Why do programming languages like Ruby use symbols? I understand that String manipulation is much slower than using a lookup table as well as the idea that Strings are reallocated in memory no matter if it is the same or different as one used previously, but can't interpreters compensate for this? It would seem like an interpreter still has to parse the word that you typed in order to match it to a symbol, so why not just do the same with a string object?

For instance, why doesn't the compiler take:

myHash["myKey"] = ...

and treat it as

myHash[:myKey] = ...

behind the scenes, anyways? Even if the key is dynamic - it's an interpreter, so should it not know what the key is going to be before it finds the value and still treat the string key as a symbol? eg.:

concatMe = "Key"
myHash["my" + concatMe] = ...

How come an interpreter can't still treat this as

myHash[:myKey]

If it knows what

"my" + concatMe

is before it finds the value by key?

AndrewKS
  • 1,083

1 Answers1

7

TD;DR: Strings are mutable. Symbols are not. Strings and symbols serve different purposes.

an interpreter still has to parse the word that you typed in order to match it to a symbol

:foo == "foo" could be determined by interning the string or turning the symbol into a string. In any event, if the interpreter interned every string it saw, it would have to do a lot of extra work when those strings are mutated, a poor tradeoff. It would also be unable to garbage collect those strings, which would be totally unperformant. In fact, interning all strings to symbols would be far less performant than the current behavior.

Ruby does not use string pooling. You can tell this pretty easily by creating a large number of the same string and profiling the interpreter's memory usage. However, such implementation details are very low on the list of tensions you should consider when deciding to use a string or a symbol.

I understand that String manipulation is much slower than using a lookup table

What does "much slower" mean to you?

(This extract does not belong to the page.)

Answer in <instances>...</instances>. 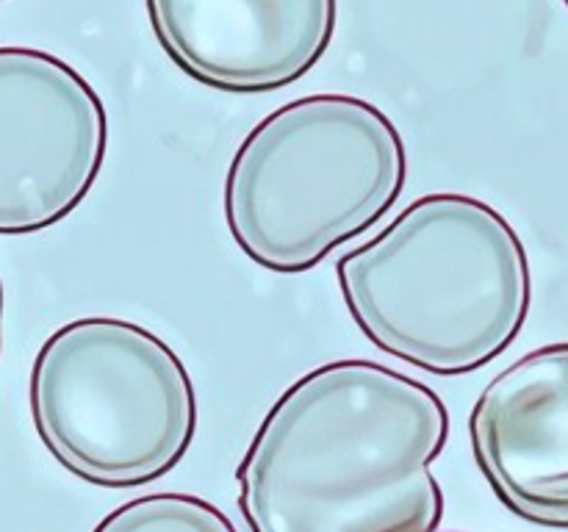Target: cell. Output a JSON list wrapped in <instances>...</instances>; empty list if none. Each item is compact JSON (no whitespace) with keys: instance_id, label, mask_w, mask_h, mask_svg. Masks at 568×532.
Wrapping results in <instances>:
<instances>
[{"instance_id":"cell-1","label":"cell","mask_w":568,"mask_h":532,"mask_svg":"<svg viewBox=\"0 0 568 532\" xmlns=\"http://www.w3.org/2000/svg\"><path fill=\"white\" fill-rule=\"evenodd\" d=\"M449 410L430 386L375 360H331L294 380L236 469L253 532H438L433 463Z\"/></svg>"},{"instance_id":"cell-2","label":"cell","mask_w":568,"mask_h":532,"mask_svg":"<svg viewBox=\"0 0 568 532\" xmlns=\"http://www.w3.org/2000/svg\"><path fill=\"white\" fill-rule=\"evenodd\" d=\"M355 325L383 352L427 375L460 377L519 338L532 305L530 258L486 200H414L372 242L336 260Z\"/></svg>"},{"instance_id":"cell-3","label":"cell","mask_w":568,"mask_h":532,"mask_svg":"<svg viewBox=\"0 0 568 532\" xmlns=\"http://www.w3.org/2000/svg\"><path fill=\"white\" fill-rule=\"evenodd\" d=\"M408 181L386 111L353 94H308L258 122L225 175V222L253 264L297 275L364 236Z\"/></svg>"},{"instance_id":"cell-4","label":"cell","mask_w":568,"mask_h":532,"mask_svg":"<svg viewBox=\"0 0 568 532\" xmlns=\"http://www.w3.org/2000/svg\"><path fill=\"white\" fill-rule=\"evenodd\" d=\"M28 405L44 449L100 488L161 480L197 432V391L181 355L114 316H83L44 338Z\"/></svg>"},{"instance_id":"cell-5","label":"cell","mask_w":568,"mask_h":532,"mask_svg":"<svg viewBox=\"0 0 568 532\" xmlns=\"http://www.w3.org/2000/svg\"><path fill=\"white\" fill-rule=\"evenodd\" d=\"M109 150V114L59 55L0 44V236H31L92 192Z\"/></svg>"},{"instance_id":"cell-6","label":"cell","mask_w":568,"mask_h":532,"mask_svg":"<svg viewBox=\"0 0 568 532\" xmlns=\"http://www.w3.org/2000/svg\"><path fill=\"white\" fill-rule=\"evenodd\" d=\"M166 59L209 89L275 92L308 75L333 42L338 0H144Z\"/></svg>"},{"instance_id":"cell-7","label":"cell","mask_w":568,"mask_h":532,"mask_svg":"<svg viewBox=\"0 0 568 532\" xmlns=\"http://www.w3.org/2000/svg\"><path fill=\"white\" fill-rule=\"evenodd\" d=\"M471 452L519 519L568 530V341L499 371L469 416Z\"/></svg>"},{"instance_id":"cell-8","label":"cell","mask_w":568,"mask_h":532,"mask_svg":"<svg viewBox=\"0 0 568 532\" xmlns=\"http://www.w3.org/2000/svg\"><path fill=\"white\" fill-rule=\"evenodd\" d=\"M92 532H236V526L209 499L150 493L111 510Z\"/></svg>"},{"instance_id":"cell-9","label":"cell","mask_w":568,"mask_h":532,"mask_svg":"<svg viewBox=\"0 0 568 532\" xmlns=\"http://www.w3.org/2000/svg\"><path fill=\"white\" fill-rule=\"evenodd\" d=\"M3 308H6V297H3V280H0V352H3Z\"/></svg>"},{"instance_id":"cell-10","label":"cell","mask_w":568,"mask_h":532,"mask_svg":"<svg viewBox=\"0 0 568 532\" xmlns=\"http://www.w3.org/2000/svg\"><path fill=\"white\" fill-rule=\"evenodd\" d=\"M564 6H566V9H568V0H564Z\"/></svg>"},{"instance_id":"cell-11","label":"cell","mask_w":568,"mask_h":532,"mask_svg":"<svg viewBox=\"0 0 568 532\" xmlns=\"http://www.w3.org/2000/svg\"><path fill=\"white\" fill-rule=\"evenodd\" d=\"M0 3H6V0H0Z\"/></svg>"}]
</instances>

Are sub-microsecond timings "much slower"? Because that's what we're talking about. Use strings and symbols where appropriate, not based on some imagined performance concern with no real-world impact except in pathological cases.

as well as the idea that Strings are reallocated in memory no matter if it is the same or different as one used previously, but can't interpreters compensate for this?

Yes, and they are also garbage collected when no longer referenced. Symbols are never garbage collected. It's a tradeoff.

In many languages (such as Erlang, which uses 'atoms'), strings are actually just lists of characters (or integers). In these languages, interning all strings into symbols internally would be even more cost prohibitive.

Rein Henrichs
  • 13,230